Dataset entries
--------------------

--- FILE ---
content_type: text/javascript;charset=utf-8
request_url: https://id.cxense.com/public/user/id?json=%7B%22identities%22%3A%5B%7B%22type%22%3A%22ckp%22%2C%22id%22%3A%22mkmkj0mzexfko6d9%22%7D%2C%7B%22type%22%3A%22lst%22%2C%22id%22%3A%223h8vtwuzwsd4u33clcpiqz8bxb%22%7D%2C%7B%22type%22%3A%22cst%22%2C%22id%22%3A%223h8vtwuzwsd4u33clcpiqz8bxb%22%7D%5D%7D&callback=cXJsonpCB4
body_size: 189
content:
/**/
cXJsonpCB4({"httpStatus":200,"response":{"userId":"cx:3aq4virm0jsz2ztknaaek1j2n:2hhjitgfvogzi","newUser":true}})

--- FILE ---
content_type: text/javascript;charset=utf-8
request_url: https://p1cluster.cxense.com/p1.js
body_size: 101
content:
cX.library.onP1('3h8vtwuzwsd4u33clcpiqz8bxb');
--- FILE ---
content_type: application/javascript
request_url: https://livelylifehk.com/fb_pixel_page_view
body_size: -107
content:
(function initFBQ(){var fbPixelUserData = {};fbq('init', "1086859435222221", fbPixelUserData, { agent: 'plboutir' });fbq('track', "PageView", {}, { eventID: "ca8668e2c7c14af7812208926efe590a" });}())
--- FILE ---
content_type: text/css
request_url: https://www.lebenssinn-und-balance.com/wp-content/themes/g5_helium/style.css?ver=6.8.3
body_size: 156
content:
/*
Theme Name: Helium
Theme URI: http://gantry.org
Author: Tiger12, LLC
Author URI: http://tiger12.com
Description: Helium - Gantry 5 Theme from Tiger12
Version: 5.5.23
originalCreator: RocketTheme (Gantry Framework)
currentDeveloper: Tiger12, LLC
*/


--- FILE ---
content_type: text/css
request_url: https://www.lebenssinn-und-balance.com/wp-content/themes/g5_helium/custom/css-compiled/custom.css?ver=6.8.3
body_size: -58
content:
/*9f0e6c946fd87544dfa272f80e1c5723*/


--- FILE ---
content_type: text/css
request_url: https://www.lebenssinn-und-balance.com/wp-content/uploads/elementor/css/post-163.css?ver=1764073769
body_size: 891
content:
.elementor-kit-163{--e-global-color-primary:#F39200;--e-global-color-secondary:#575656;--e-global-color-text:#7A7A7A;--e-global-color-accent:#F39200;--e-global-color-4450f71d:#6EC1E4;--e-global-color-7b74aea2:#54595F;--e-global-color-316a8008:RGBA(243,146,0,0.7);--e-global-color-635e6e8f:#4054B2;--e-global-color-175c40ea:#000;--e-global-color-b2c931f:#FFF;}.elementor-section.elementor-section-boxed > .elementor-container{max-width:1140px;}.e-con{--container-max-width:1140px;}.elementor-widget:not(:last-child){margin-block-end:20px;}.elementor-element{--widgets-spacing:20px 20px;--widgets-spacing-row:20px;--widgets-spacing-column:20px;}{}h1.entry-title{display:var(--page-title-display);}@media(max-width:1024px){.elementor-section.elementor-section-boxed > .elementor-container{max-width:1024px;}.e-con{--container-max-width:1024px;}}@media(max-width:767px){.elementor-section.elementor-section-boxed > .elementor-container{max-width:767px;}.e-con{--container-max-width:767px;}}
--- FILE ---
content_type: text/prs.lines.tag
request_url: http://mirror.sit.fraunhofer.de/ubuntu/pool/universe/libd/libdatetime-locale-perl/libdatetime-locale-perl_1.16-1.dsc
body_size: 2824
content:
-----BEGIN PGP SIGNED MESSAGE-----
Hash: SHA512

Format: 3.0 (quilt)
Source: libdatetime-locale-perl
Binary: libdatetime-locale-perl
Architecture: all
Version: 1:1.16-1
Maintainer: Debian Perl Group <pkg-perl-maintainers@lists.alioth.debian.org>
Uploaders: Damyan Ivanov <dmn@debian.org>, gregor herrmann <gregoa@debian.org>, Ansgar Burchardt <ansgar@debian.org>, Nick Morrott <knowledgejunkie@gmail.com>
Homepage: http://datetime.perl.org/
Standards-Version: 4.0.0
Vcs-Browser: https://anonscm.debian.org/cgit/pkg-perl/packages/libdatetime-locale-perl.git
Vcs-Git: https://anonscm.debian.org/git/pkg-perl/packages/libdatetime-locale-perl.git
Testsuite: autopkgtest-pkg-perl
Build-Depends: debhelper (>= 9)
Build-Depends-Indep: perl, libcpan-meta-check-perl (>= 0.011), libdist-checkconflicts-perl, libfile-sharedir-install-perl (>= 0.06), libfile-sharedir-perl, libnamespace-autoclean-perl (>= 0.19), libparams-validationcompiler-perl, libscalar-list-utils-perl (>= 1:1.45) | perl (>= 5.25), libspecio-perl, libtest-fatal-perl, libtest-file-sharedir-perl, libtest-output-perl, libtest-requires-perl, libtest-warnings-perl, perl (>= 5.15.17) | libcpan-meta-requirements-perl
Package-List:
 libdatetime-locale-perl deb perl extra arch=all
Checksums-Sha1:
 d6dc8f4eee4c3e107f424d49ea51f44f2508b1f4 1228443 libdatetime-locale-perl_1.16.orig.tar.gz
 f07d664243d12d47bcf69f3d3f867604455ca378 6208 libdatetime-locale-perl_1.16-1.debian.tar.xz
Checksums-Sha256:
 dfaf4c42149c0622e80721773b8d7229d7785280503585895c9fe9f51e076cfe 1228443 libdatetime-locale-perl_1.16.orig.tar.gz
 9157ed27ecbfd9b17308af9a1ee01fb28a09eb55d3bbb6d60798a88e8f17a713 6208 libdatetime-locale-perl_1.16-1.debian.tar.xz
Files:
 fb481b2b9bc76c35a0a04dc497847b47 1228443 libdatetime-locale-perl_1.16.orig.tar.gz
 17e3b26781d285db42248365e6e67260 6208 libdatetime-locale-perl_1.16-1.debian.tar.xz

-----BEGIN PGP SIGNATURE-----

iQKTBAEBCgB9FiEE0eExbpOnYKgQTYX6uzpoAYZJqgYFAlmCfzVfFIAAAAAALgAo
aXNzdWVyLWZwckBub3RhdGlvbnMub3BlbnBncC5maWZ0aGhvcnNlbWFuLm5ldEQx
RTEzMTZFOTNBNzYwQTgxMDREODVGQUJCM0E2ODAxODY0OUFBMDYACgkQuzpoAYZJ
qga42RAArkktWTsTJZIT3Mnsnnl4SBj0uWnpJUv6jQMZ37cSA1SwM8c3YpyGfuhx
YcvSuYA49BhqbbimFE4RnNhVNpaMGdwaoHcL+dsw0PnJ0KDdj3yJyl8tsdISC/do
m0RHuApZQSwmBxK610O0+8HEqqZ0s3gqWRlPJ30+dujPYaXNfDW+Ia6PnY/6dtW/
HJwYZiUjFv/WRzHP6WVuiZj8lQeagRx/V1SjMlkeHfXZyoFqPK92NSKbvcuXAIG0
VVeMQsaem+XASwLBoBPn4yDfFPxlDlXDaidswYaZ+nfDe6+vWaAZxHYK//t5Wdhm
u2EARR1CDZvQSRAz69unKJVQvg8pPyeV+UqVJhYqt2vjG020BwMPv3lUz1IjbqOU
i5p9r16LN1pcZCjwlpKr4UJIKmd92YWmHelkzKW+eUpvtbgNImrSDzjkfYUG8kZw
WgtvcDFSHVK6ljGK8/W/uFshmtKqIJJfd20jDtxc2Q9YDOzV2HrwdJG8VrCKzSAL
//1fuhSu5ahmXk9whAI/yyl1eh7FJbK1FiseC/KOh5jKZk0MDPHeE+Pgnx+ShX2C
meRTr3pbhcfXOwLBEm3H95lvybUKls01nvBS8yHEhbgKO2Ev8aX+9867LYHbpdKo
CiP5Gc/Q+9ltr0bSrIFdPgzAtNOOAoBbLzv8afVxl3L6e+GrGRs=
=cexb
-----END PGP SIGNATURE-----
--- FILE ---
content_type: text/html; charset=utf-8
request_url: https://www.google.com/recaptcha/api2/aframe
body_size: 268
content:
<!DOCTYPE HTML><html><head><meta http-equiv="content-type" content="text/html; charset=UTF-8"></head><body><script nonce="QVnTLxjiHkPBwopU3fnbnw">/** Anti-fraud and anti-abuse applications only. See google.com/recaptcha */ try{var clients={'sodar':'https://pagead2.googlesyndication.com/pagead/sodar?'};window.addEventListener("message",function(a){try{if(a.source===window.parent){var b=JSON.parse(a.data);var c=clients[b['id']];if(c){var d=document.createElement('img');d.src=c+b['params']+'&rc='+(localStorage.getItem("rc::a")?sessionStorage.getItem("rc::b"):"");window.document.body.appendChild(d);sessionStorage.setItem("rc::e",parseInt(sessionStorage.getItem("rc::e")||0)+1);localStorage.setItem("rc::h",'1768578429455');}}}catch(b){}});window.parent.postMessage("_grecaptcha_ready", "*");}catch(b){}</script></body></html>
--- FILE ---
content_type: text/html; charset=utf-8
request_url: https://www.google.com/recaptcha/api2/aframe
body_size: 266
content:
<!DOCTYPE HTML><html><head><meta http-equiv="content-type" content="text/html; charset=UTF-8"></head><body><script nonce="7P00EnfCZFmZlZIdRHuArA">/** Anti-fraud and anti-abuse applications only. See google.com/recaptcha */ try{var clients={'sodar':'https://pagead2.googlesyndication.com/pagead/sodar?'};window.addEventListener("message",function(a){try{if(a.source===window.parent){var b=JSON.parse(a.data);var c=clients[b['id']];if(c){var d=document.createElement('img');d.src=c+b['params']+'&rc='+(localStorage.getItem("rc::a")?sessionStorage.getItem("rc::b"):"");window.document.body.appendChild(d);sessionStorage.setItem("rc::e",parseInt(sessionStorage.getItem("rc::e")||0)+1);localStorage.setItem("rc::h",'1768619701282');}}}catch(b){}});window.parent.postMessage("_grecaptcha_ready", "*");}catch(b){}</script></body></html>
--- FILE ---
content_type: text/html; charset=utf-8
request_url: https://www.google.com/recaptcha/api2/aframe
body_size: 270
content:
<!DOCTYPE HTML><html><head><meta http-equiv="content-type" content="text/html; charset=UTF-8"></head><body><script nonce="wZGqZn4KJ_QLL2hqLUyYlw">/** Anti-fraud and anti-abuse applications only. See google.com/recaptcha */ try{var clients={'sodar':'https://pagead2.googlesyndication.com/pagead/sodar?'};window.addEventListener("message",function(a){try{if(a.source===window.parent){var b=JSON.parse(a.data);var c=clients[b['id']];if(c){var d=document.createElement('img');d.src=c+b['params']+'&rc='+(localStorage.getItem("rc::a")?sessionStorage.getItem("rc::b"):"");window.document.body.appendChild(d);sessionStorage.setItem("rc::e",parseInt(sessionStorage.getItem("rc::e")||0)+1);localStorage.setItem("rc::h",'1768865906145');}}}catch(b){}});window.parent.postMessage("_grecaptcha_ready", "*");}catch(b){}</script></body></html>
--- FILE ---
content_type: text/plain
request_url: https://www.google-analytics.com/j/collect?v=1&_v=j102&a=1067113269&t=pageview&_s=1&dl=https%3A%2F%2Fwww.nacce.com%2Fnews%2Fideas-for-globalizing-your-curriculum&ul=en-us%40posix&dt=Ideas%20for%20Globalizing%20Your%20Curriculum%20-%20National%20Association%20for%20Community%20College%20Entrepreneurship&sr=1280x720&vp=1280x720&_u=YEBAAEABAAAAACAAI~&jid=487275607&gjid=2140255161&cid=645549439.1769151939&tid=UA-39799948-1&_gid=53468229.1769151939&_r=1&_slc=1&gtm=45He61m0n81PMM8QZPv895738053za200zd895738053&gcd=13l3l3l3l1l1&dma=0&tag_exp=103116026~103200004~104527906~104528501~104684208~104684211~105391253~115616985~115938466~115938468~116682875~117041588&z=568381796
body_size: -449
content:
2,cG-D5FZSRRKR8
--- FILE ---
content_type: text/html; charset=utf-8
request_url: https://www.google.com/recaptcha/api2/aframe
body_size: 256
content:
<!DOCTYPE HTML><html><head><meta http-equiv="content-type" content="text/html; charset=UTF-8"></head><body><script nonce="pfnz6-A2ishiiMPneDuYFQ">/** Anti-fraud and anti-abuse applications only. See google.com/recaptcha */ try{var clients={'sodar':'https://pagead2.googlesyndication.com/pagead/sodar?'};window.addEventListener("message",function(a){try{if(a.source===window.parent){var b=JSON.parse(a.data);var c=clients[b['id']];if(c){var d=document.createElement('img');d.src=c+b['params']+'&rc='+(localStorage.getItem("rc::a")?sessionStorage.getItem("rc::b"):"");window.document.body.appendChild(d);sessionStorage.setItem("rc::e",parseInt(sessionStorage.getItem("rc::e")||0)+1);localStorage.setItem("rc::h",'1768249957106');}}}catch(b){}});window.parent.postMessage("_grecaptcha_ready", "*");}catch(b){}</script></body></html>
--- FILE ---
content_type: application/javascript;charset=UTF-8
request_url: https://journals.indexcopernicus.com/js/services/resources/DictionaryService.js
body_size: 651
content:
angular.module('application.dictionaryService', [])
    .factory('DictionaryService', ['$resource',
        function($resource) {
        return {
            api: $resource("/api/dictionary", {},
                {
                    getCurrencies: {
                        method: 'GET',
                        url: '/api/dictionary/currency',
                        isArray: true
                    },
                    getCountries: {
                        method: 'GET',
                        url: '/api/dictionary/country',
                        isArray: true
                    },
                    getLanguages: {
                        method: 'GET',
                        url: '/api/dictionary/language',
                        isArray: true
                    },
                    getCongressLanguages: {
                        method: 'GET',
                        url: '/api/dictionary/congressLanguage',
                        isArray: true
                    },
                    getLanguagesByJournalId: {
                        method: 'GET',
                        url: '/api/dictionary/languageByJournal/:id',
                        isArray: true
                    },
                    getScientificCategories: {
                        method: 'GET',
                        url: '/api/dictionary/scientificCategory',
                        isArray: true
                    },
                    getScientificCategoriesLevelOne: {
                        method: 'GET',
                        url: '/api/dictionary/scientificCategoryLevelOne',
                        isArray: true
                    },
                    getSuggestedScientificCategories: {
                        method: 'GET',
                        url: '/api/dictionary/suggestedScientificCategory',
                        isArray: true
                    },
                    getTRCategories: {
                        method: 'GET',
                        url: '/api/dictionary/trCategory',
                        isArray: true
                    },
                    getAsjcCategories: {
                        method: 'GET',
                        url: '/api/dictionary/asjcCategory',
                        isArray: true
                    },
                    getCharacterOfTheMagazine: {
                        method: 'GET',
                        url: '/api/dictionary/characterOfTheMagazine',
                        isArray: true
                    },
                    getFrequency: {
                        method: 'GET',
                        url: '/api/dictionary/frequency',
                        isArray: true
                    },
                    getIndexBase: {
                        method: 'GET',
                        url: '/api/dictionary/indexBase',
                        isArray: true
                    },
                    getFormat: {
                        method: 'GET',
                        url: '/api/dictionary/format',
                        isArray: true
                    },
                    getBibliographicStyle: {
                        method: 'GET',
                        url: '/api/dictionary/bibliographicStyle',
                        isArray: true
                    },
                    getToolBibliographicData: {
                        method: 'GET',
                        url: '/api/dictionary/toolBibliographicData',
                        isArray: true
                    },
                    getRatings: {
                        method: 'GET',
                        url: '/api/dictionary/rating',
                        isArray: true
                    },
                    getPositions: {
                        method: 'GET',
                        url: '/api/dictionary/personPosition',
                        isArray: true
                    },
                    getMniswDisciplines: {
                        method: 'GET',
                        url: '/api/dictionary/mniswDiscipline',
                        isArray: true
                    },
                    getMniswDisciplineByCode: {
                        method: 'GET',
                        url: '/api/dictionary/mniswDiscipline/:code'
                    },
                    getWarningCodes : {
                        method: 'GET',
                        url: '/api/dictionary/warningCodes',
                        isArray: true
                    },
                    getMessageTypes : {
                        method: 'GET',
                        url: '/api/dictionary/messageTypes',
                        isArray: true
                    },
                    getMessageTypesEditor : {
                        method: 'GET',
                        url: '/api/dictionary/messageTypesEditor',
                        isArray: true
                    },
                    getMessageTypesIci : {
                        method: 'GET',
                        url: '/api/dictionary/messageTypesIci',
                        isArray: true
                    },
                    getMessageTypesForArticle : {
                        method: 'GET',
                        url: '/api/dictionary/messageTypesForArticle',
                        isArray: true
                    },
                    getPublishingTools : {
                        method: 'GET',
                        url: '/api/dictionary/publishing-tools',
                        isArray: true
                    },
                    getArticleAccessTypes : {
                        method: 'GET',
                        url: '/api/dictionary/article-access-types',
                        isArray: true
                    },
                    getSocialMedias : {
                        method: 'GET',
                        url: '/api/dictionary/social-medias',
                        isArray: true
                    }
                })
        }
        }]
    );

--------------------

WHAT THE TASK REQUIRES -
Count how many lines in the data contain the word "Depends". Reply with that number only.

WRITTEN ANSWER -
2